Si tocas ese piano, me caso contigo. La billonaria se rió frente a todos,

señalando al empleado de limpieza. Nadie imaginaba que ese hombre guardaba un secreto que callaría hasta el más

arrogante y cambiaría su destino para siempre. El salón principal del hotel Continental resplandecía con sus enormes

candelabros de cristal. Más de 300 personas vestidas con elegancia conversaban entre copas de champán y

risas estudiadas. Era la gala benéfica más importante del año, donde los millonarios de la ciudad se reunían para

presumir sus fortunas disfrazadas de caridad. En medio de ese océano de lujo y vanidad, nadie notaba a Mateo Rivera

mientras empujaba discretamente su carrito de limpieza por los pasillos laterales. Mantenía la mirada baja, como

había aprendido a hacer durante todos esos años. En lugares como ese, la gente

como él solo existía cuando cometían algún error. Cuidado. Una mujer le gritó

cuando casi chocó con ella, derramando parte de su bebida. Es que no miras por dónde vas. Discúlpeme, señora. Mateo

respondió con voz suave, apartándose rápidamente hacia un rincón. Su corazón latía acelerado, no por el susto, sino

por algo más, algo que lo había llevado hasta allí esa noche. En el centro del gran salón, sobre una plataforma

elevada, descansaba un piano de cola negro imponente, un Steinway and Sons

que brillaba bajo las luces como una joya inalcanzable. Mateo lo miraba de reojo cada vez que podía, sintiendo como

sus dedos se movían involuntariamente, recordando movimientos que su cuerpo no había olvidado. Damas y caballeros, la

voz amplificada del presentador resonó por todo el salón. Es un honor presentarles a nuestra anfitriona de

esta noche, la empresaria más exitosa de nuestro país, Valentina Sandoval. Los

aplausos estallaron con fuerza. Mateo levantó la vista y la vio. Valentina Sandoval caminaba hacia el escenario con

la seguridad de quien nunca había conocido el fracaso. Su presencia irradiaba poder y dinero, cabello

perfectamente peinado, joyas que probablemente valían más que todo lo que Mateo ganaría en su vida entera y esa

sonrisa que no llegaba a sus ojos. Gracias, gracias. Valentina habló con

voz clara y autoritaria. Como saben, esta gala tiene como objetivo recaudar fondos para, bueno, para hacer que esta

ciudad sea un mejor lugar para la gente que realmente importa. Algunas risas

cómplices se escucharon entre la audiencia. Mateo sintió el peso de esas palabras. La gente que realmente

importa. Para ellos, personas como él no entraban en esa categoría. Y para amenizar esta velada, continuó

Valentina, hemos traído este magnífico piano. Aunque debo confesar, hizo una

pausa dramática, que nadie aquí parece tener el talento suficiente para tocarlo. He preguntado y todos han

declinado la invitación. Se escucharon murmullos. El reconocido pianista que

habían contratado había cancelado a última hora por una emergencia y ahora el piano permanecía allí como un

recordatorio incómodo de la situación. Es una lástima. Valentina continuó con

tono burlón. Pagamos una fortuna por traer este instrumento y resulta que aquí no hay nadie con suficiente clase

musical para En ese momento, su mirada se cruzó con la de Mateo. Él había

estado observando el piano con tanta intensidad que no se dio cuenta de que había salido de su rincón y ahora estaba

completamente visible para todos. Un silencio incómodo llenó el salón.
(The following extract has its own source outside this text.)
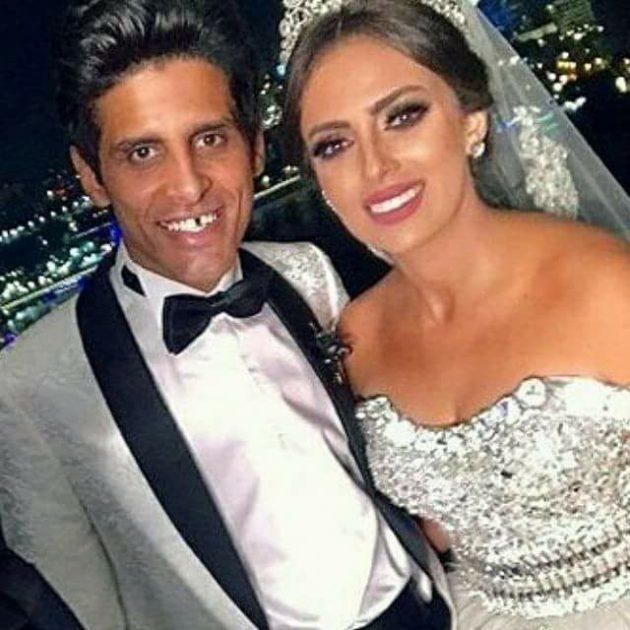 الفنانةالمصرية إسراء عبد الفتاح وحمدي الميرغني بأجمل صورة في زفافهما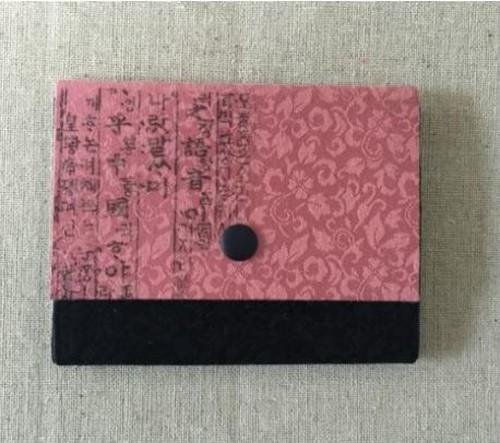 訓民正音 シルクのカードケース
Valentina arqueó una ceja estudiando a Mateo de pies a cabeza con una expresión entre la sorpresa y el desprecio. “Vaya,

vaya”, dijo lentamente, acercándose al borde del escenario. “Parece que tenemos

aquí a alguien muy interesado en nuestro piano.” Algunas risas nerviosas se escucharon entre los invitados. Mateo

sintió como todas las miradas se clavaban en él como agujas. quiso retroceder, esconderse, desaparecer,

pero sus pies parecían pegados al suelo. Dime, Valentina lo señaló directamente.

¿Acaso sabes lo que es un piano o solo te gusta cómo brilla? Las carcajadas fueron más fuertes esta vez. Mateo

apretó los puños sintiendo la humillación quemar su rostro, pero había algo en sus ojos, algo que Valentina

malinpretó como desafío. Oh, espera. Ella se acercó más bajando del escenario

y caminando directamente hacia él. El salón entero observaba la escena con fascinación mórbida. ¿Me vas a decir que

sabes tocar el piano? Yo yo no dije nada, señora. Mateo respondió con voz

apenas audible. Pero lo estabas mirando como si quisieras tocarlo. Valentina insistió ahora parada frente a él. Mateo

podía oler su perfume caro, ver el brillo de satisfacción cruel en sus ojos. Ella estaba disfrutando esto.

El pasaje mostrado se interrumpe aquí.